Oireachtas Joint and Select Committees
Thursday, 26 September 2024
Committee on Key Issues affecting the Traveller Community
Travellers in Prison: Discussion
10:30 am
Ms Saoirse Brady:
I feel as though I am hogging it but I will come in. There are a couple of things we could do. I think Deputy Ó Cuív has just read out our pre-budget submission, to be honest. We have called for a bail supervision scheme for women as a pilot scheme. We have costed it at around €300,000. This works really effectively in the youth justice system. Multidisciplinary teams are brought in that work with the young person and family. It has such benefits for everyone. I know the Deputy was at the briefing in the audiovisual room when someone from Extern presented on that. That is a small cost. We think if it could be tried as a pilot project for women first and then extended out to 18 to 24-year-olds, that could be something really practical. It has been proven to work in Scotland and other places so there is evidence to support that.

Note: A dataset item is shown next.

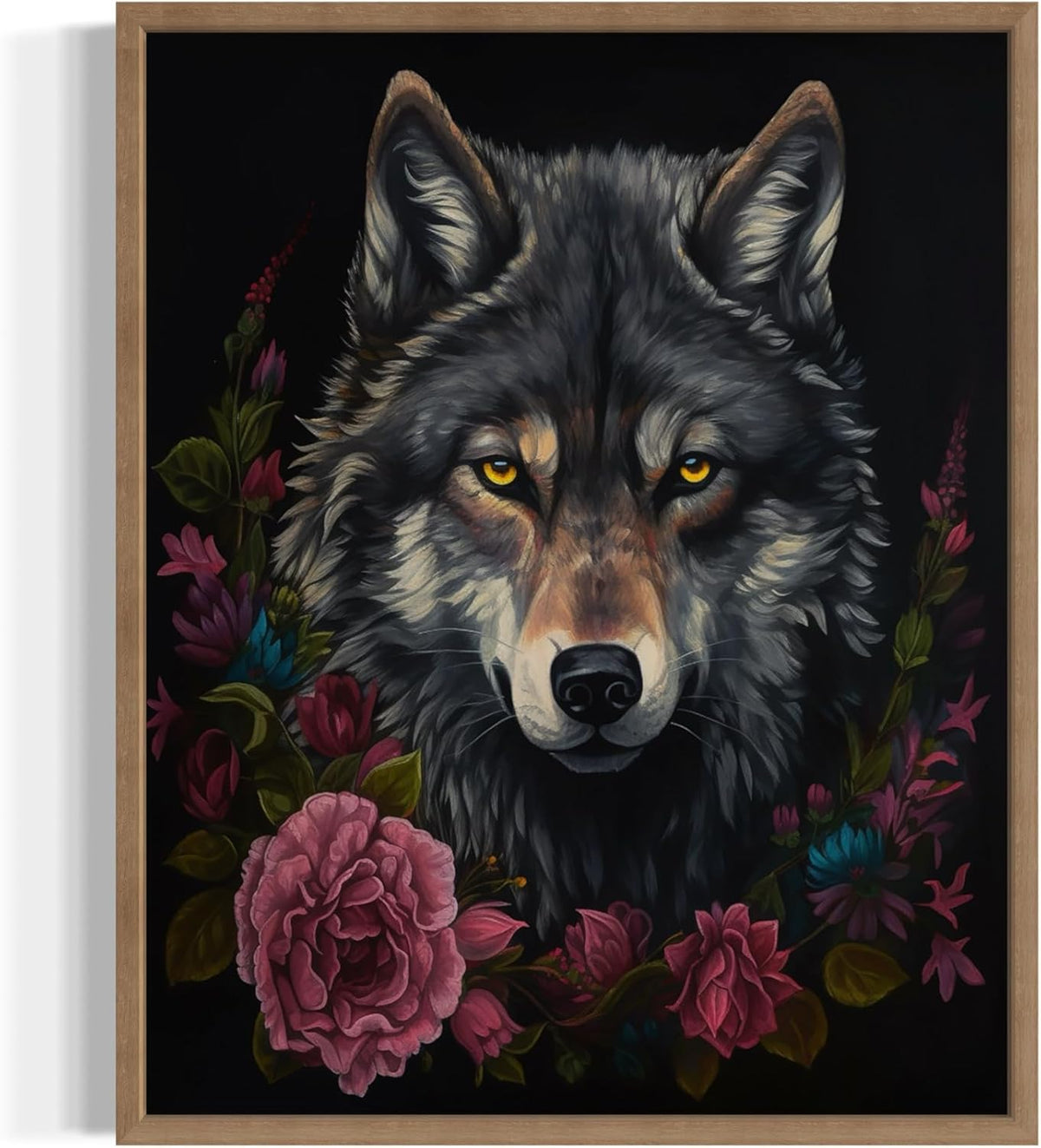 Vintage Wolf Poster Art Print, Halloween Scary Wall Art Academia Spooky Painting Decoration for Horror Prints, Gothic Posters Bedroom Decor 89 (Vintage Wolf, 8 x 10 inches, Wood Frame)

Where people are in for short sentences, those are really for survival crimes. We are seeing more people coming into prison from homelessness and out again into homelessness. We need to address that piece. There was a criminal justice aspect to Housing First. It has been mainstreamed. Again, our pre-budget submission looked at how to use the evaluation of the Housing First for criminal justice to ensure that more people are supported when they leave prison because we have heard from women that they walk out the gate of the Dóchas Centre with all their belongings in a plastic bag and they feel as though everyone knows where they have come from. They look left or right and they do not know where to turn. They are going to emergency accommodation for the night. There is an issue there around overcrowding overall, and particularly in the men’s prisons, although the women’s seem more overcrowded more regularly. However, the Minister for Justice gave a recent figure of 245 people sleeping on mattresses on the floor. That is in a cell they are sharing with somebody else with a toilet that they all have to use. These are degrading conditions that people are in. One way we could look at reducing overcrowding is not only tackling short sentences but also the number on remand and pretrial detention. Currently it roughly one in five are in pretrial detention. We do no know why that is. The Courts Service cannot tell us why that is either from its data. We do not know if that is because of the affordability of bail. Yes, some people will need to be remanded into custody because they post a flight risk or they may reoffend or intimidate witnesses but I do not imagine that is nearly 1,000 people.